Die Tour wird großartig, aber ich hoffe, wir können Überraschungen vermeiden. Denn Überraschungen bedeuten für mich eher negative Erlebnisse. Wenn eine Band ein ganz besonderes Set spielen will, geht es meistens schief, weil die Spielfreude einfach nicht da ist und es zu professionell wirkt. Wir spielen ein langes Set und haben großartige Gäste dabei. Geoff Tate, Jorn Lande, Bob Catley, Eric Martins, Ronnie Atkins, Herbie Langhans, also die ganze Sippe ist wieder mit dabei. Wir werden aus allen Werken von AVANTASIA was spielen. „Moonglow“ wird dabei zwischen 30 und 45 Minuten eine Rolle spielen, ansonsten viele ältere Tracks. Die Bühne wird größer und es wird definitiv schön werden, wobei die Musik natürlich weiterhin im Mittelpunkt stehen soll.

Wie bewertest du die Teilnahme am ESC (Eurovision Song Contest) in der Rückschau?

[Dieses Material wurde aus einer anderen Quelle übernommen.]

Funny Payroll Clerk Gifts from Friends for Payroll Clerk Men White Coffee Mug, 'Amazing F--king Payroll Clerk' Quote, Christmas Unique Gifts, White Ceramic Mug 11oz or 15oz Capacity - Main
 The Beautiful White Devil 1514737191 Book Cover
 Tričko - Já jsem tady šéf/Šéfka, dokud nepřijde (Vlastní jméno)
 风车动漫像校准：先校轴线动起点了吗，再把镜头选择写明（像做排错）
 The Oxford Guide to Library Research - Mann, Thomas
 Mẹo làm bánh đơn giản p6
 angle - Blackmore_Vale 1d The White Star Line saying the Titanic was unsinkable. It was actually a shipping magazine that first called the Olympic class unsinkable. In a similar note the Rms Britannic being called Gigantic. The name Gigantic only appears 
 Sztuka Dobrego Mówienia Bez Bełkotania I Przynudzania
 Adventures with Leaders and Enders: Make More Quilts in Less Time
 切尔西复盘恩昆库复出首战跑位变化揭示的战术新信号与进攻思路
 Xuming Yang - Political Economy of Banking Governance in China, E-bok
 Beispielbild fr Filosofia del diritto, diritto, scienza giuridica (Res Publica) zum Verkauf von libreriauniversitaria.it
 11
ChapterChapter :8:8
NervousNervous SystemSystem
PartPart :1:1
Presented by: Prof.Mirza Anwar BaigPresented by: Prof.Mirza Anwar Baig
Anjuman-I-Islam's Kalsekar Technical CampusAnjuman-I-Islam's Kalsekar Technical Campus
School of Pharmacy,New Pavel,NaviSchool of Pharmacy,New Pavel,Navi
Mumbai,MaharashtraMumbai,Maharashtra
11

Wir sind in Deutschland eh schon ein bisschen als Plastik-Metal verschrien. Aber ich kann es nicht wirklich verstehen, ich bin in den 80er Jahren mit dem guten Metal großgeworden und habe mit Alice Cooper oder Klaus Meine zusammengearbeitet, daher entfällt diese Diskussion mit den Puristen, was man nun darf oder eben nicht. Wenn Steve Harris nach einer Show von uns zu mir kommt und sagt, er fands geil, dann bedeutet es mir mehr, als irgendwelche Scheindiskussionen. Wir wurden eingeladen und ich wäre ja blöd gewesen, wenn ich diese Chance nicht ergriffen hätte. Viele Millionen Zuschauern, denen wir unsere Kunst näherbringen konnten, waren ein starkes Argument. Die anschließende Tour war eh schon fast ausverkauft, also haben geschäftliche Interessen keine große Rolle gespielt. Die anderen Teilnehmer waren absolut nett und cool. Aber es gab natürlich Unterschiede zu einem normalen Konzert, so war beispielsweise Alkohol hinter der Bühne verboten und auch die Auftrittszeit war bis auf die Sekunde geplant. Die Erfahrung war es aber wert und es hat Spaß gemacht.

metal.de: Vielen Dank für deine Zeit und für das Interview!